● **Trecho do texto**:

Canadenses preveem que 2026 será um ano de "apertar os cintos" nas finanças
71% temem alta no custo de vida. Apesar da ansiedade, cresce o fôlego financeiro médio e a reserva de emergência no país.
Foto: THE CANADIAN PRESS/Sammy Kogan
Um novo levantamento realizado pela consultoria de insolvência MNP Ltd. indica que a população do Canadá está se preparando para um ano de forte pressão sobre o orçamento doméstico.
Segundo o relatório, a percepção de insegurança econômica é ampla, motivada por receios sobre o custo de vida e a estabilidade do mercado de trabalho.
Os números mostram que 71% dos entrevistados esperam uma alta nos gastos cotidianos ao longo deste ano.
Além disso, 59% preveem uma piora na economia geral, enquanto 52% acreditam que o mercado de trabalho apresentará sinais de fraqueza.
Grant Bazian, presidente da MNP, destaca que a expectativa para a maioria dos aspectos da vida diária em 2026 é de declínio, não de melhora.
“Existe um sentimento generalizado de que as finanças familiares sofrerão uma pressão crescente, o que alimenta uma ansiedade acentuada sobre a segurança econômica no futuro próximo”, afirmou Bazian em comunicado oficial nesta segunda-feira.
Incertezas geopolíticas e o acordo de livre comércio
Este clima pessimista surge em um momento de cautela devido à revisão formal do acordo de livre comércio entre Canadá, Estados Unidos e México (CUSMA/USMCA), prevista para este ano, somada às crescentes tensões geopolíticas globais.
Um sinal de resiliência nas dívidas
Apesar do cenário negativo, o Índice de Dívida do Consumidor da MNP — que mede a atitude dos canadenses em relação às suas dívidas e a capacidade de pagar contas — apresentou uma melhora sutil, subindo um ponto e atingindo 87 pontos.
Foi a primeira vez, desde a criação do índice, que o sentimento sobre o endividamento melhorou no mês de dezembro, contrariando a tendência sazonal de piora no fim de ano.
O relatório trouxe outros dados positivos de resiliência:
- Margem de manobra: 41% dos entrevistados disseram estar a apenas $200 de não conseguir pagar suas contas mensais. Embora o número ainda seja alto, representa uma melhora de sete pontos percentuais em relação ao trimestre anterior e o nível mais baixo desde o período pós-pandemia.
- Sobras no orçamento: O valor médio que sobra para o canadense após o pagamento das despesas subiu para $907, um aumento de $163 desde o último levantamento.
- Reserva de emergência: 47% dos canadenses afirmaram possuir economias equivalentes a seis meses para casos de emergência.
Para Bazian, enquanto algumas famílias entram em 2026 com um pouco mais de "oxigênio" financeiro, outras continuam evitando novas dívidas como forma de proteção.
"A pressão financeira contínua está forçando os canadenses a tomarem atitudes decisivas de controle ou a se retirarem do mercado de consumo", concluiu.

● **Dados para análise**:
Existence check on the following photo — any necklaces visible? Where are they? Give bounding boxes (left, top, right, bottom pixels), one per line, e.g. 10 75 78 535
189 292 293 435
* * *
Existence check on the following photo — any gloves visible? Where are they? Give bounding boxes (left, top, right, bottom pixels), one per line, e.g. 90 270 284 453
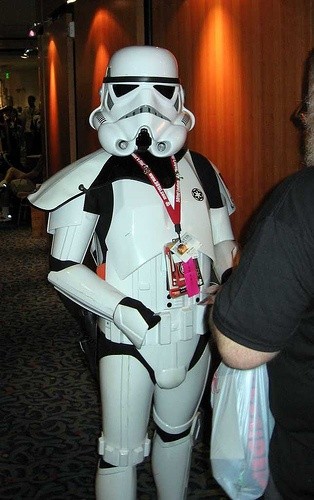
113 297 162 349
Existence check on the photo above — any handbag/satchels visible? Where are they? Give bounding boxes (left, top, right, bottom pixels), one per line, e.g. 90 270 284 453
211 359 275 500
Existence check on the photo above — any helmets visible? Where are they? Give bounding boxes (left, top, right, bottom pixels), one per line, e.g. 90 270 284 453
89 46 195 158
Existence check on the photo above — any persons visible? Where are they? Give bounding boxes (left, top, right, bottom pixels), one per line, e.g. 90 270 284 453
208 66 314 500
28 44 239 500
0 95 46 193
...
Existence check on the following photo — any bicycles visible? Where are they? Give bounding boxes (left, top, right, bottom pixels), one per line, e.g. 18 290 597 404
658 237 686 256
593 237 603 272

● **Tarefa proposta 1**:
Reproduza o trecho da reportagem sobre as finanças dos canadenses que vai de "Foto: THE CANADIAN" até "sinais de fraqueza.", incluindo este último.
● **Tarefa proposta 2**:
Segundo a reportagem sobre as finanças dos canadenses, que percentual dos canadenses afirmou possuir economias equivalentes a seis meses para casos de emergência?

● **Resolução detalhada 1**:
Foto: THE CANADIAN PRESS/Sammy Kogan
Um novo levantamento realizado pela consultoria de insolvência MNP Ltd. indica que a população do Canadá está se preparando para um ano de forte pressão sobre o orçamento doméstico.
Segundo o relatório, a percepção de insegurança econômica é ampla, motivada por receios sobre o custo de vida e a estabilidade do mercado de trabalho.
Os números mostram que 71% dos entrevistados esperam uma alta nos gastos cotidianos ao longo deste ano.
Além disso, 59% preveem uma piora na economia geral, enquanto 52% acreditam que o mercado de trabalho apresentará sinais de fraqueza.

● **Resolução detalhada 2**:
47%.